INPUT MATERIAL:
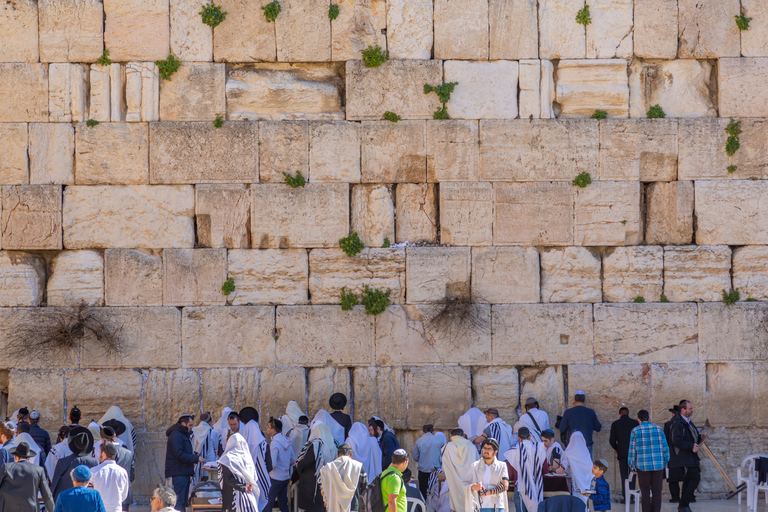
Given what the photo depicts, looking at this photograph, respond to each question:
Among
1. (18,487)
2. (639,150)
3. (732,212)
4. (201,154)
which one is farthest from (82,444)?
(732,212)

---

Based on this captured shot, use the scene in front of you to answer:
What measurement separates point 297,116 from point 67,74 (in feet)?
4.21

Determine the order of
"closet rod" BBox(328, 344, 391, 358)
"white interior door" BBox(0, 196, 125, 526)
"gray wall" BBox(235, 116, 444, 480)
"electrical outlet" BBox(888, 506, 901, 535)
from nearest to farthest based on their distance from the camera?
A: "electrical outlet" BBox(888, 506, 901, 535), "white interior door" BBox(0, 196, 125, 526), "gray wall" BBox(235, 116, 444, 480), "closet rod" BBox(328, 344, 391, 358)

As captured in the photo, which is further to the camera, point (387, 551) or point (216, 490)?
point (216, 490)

WHAT IS REQUIRED: Return every line above that contains the string "BBox". Treat uppercase and lowercase as different.

TASK SOLUTION:
"closet rod" BBox(328, 344, 391, 358)
"white interior door" BBox(0, 196, 125, 526)
"gray wall" BBox(235, 116, 444, 480)
"electrical outlet" BBox(888, 506, 901, 535)
A: "electrical outlet" BBox(888, 506, 901, 535), "white interior door" BBox(0, 196, 125, 526), "gray wall" BBox(235, 116, 444, 480), "closet rod" BBox(328, 344, 391, 358)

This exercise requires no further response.